CSU faculty union pushes bill to prevent AI from replacing professors

A California bill barring CSU from replacing faculty with generative AI advances with no opposing votes. The system has a $13M annual contract with ChatGPT.

Published on: Jun 20, 2026
CSU faculty union pushes bill to prevent AI from replacing professors

A bill that would bar the California State University system from replacing faculty with generative artificial intelligence is advancing through the Legislature without a single opposing vote so far. The union representing CSU professors, counselors, and coaches is pushing the measure as the 23-campus system deepens its investment in AI tools, including a multimillion-dollar contract with ChatGPT, and as labor disputes flare over how the technology can be used.

"I personally am very concerned about closing the barn door after the horse has already gotten out," said Kevin Wehr, a sociology professor at Sacramento State who leads the bargaining team for the California Faculty Association. "We're trying to keep ahead of a rapidly changing set of technologies."

Union files unfair labor practice charges over AI chatbots

Tension turned into formal complaints last winter when the union accused Sacramento State of trying to replace some faculty work with AI. The union's filing with the state labor board alleged that the campus's then chief AI officer, Alexander Sidorkin, created a mental health chatbot for students and published a link on a resource page with the statement, "AI is better than nothing, when a counselor isn't available."

Sidorkin, now a professor of education and a union member, denied developing any such bot. "It's a misstatement of the fact," he said. He said he had only recommended that students use ChatGPT if they couldn't reach a counselor. "I am disappointed in my union," he added. The system and the union settled in March, with Sacramento State agreeing to bargain before deploying bots that perform bargaining unit work or evaluate faculty.

The complaint also stated that Sidorkin solicited faculty for course syllabi and materials to build customized AI tutoring bots. Some 18 professors submitted material on the first day, Sidorkin said, before campus leaders told him to retract the request. A system survey later found that more than half of faculty said AI was affecting their teaching negatively, highlighting the friction in AI for Education adoption.

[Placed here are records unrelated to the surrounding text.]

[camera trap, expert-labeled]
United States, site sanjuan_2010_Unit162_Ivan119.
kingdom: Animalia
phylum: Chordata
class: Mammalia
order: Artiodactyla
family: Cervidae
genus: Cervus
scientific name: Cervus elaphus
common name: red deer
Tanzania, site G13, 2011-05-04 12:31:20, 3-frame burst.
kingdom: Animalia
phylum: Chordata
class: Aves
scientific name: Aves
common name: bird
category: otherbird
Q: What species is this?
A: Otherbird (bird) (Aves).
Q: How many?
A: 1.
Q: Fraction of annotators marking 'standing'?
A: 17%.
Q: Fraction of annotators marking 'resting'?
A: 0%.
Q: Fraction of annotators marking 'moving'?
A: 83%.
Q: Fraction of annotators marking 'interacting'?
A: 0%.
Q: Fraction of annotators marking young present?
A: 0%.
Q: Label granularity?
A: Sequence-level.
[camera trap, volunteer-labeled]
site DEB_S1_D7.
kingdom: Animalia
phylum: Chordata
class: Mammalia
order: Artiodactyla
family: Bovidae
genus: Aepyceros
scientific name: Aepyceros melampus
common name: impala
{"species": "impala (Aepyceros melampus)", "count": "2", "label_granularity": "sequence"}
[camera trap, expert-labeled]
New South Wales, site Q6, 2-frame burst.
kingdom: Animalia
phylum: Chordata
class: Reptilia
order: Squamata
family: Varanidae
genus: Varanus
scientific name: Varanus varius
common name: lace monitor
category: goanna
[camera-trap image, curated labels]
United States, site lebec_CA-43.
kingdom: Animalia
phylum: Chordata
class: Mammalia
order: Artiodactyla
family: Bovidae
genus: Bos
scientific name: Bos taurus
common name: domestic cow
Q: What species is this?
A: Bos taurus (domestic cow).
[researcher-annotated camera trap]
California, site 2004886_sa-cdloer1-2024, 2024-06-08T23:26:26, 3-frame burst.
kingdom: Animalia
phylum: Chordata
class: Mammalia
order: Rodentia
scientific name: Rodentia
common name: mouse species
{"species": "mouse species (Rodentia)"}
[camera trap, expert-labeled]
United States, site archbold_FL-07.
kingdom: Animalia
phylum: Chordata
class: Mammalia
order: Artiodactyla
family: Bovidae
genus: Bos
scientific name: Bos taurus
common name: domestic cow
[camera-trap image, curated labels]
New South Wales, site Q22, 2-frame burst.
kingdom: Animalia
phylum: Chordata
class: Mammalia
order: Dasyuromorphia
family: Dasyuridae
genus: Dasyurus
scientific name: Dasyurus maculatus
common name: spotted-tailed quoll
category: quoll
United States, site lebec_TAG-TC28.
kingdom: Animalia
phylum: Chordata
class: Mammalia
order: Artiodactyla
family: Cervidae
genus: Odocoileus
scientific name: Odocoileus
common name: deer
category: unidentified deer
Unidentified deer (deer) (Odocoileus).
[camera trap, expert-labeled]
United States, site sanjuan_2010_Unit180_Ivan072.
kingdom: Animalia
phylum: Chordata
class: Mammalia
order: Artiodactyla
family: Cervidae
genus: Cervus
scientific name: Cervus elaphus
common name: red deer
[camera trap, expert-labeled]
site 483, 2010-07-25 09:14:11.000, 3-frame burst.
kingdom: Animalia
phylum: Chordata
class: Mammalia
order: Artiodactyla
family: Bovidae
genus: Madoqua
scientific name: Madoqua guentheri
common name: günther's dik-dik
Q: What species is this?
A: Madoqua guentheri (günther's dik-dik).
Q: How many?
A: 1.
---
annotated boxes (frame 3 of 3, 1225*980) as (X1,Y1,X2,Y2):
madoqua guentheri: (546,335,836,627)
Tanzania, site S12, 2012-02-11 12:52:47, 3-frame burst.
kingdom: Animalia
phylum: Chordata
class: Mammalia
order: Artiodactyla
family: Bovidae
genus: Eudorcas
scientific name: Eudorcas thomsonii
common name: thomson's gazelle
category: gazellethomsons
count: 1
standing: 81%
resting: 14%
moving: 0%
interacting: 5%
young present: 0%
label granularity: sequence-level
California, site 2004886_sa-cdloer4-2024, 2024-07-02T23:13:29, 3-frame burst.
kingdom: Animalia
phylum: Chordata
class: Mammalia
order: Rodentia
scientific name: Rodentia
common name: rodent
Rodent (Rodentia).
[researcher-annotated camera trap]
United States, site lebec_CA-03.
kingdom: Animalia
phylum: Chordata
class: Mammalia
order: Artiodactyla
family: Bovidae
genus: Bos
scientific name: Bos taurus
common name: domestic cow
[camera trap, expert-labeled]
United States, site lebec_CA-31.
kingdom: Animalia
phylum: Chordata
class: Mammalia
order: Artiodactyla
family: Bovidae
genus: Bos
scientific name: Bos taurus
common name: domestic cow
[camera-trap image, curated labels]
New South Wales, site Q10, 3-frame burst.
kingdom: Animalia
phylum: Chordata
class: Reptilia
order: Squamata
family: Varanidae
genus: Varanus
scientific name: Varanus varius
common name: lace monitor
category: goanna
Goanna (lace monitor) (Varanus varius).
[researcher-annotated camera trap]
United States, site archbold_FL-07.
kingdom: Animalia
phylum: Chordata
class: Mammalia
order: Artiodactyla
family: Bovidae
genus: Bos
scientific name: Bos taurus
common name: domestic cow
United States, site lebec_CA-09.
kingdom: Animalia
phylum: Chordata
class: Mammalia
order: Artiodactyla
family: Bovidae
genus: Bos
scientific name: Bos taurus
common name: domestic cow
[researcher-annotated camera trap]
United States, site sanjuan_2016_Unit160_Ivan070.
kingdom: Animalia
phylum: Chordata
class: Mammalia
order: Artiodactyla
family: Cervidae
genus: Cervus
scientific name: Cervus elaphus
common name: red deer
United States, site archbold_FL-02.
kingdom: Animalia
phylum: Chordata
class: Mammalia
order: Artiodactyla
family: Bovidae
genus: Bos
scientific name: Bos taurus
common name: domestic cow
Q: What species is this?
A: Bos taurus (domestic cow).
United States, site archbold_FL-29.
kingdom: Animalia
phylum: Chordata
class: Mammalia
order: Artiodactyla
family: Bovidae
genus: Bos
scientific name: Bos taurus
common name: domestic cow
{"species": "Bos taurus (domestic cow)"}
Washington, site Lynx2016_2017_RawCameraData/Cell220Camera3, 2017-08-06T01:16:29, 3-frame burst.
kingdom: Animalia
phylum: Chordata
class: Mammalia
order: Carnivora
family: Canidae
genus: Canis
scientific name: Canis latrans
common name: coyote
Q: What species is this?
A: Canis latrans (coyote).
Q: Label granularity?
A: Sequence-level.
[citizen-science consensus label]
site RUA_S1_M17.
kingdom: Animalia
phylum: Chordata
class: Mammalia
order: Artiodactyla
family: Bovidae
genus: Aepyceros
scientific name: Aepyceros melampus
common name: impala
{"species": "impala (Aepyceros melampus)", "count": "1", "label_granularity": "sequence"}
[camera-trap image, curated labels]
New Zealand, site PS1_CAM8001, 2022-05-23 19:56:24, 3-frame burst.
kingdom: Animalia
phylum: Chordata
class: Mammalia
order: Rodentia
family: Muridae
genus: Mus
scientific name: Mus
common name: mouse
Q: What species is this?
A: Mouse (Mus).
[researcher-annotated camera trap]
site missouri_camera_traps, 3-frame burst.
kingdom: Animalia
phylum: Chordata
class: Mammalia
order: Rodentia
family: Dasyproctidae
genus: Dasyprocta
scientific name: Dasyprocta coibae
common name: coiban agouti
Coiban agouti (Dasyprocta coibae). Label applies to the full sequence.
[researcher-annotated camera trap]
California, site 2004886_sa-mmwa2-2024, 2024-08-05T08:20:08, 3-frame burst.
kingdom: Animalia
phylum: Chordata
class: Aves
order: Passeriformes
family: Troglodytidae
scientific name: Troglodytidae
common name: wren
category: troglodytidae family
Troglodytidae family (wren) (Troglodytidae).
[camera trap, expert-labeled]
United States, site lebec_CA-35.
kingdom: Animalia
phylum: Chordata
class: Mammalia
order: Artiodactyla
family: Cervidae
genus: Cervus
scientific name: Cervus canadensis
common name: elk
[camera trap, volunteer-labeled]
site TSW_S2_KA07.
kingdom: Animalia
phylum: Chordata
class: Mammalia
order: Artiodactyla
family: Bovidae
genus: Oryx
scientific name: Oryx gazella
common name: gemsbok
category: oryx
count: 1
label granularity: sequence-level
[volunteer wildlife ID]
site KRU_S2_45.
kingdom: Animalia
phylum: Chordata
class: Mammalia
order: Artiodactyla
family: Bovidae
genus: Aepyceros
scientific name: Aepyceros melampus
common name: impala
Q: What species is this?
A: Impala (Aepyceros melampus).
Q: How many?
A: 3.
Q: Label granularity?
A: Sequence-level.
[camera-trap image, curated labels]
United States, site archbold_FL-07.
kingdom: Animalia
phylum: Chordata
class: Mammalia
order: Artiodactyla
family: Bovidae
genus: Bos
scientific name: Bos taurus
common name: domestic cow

Faculty worry about AI expanding into grading and class size

Without clear boundaries, instructors fear that campuses could shift more grading to AI and then enlarge class sizes, reducing the need to hire additional professors. Patrick Oberle, an associate professor of geography at Sacramento State, said the union wants to make sure any use of AI to replace labor triggers a conversation with faculty first. "We're trying to accommodate the folks who are deeply opposed to AI's very existence, and also accommodate the folks that are very excited about all of its possibilities," he said.

The bill's author, Senator Sabrina Cervantes, said at a June hearing, "Many institutions of higher education are exploring options to integrate AI into their courses and curriculum. In many instances, this has been done without any boundaries or guardrails." The legislation could pass as soon as Monday.

California lawmakers weigh broader workplace AI restrictions

Cervantes' measure is one of several in Sacramento aiming to rein in AI's role at work. Senate Bill 947 would prevent employers from relying solely on AI tools to discipline or fire workers. Senate Bill 903 would ban psychotherapists from offering therapy through chatbots. Business groups, including the California Chamber of Commerce, oppose both bills, while unions back them. Governor Gavin Newsom vetoed a similar worker-protection bill last year.

Cal State has no position on the faculty replacement bill, but AI's role remains a sticking point in ongoing labor contract negotiations. The system signed a $17 million contract with ChatGPT last year and renewed its contract with ChatGPT for $13 million annually over three years, according to LAist. The California Faculty Association has donated at least $3.4 million to state candidates since 2020, including $64,650 to Cervantes since 2016, according to Digital Democracy data.

Why this matters for education, IT and development professionals

The CSU conflict shows that AI adoption in large institutions can quickly trigger labor and regulatory fights, not just technical conversations. For IT and development teams building or deploying AI in higher education or other unionized sectors, the lesson is that how the tools are rolled out matters as much as what they do. Contracts, bargaining obligations, and employee pushback can shape implementation timelines and feature choices, making it critical to design systems that augment human work rather than replace it from the start.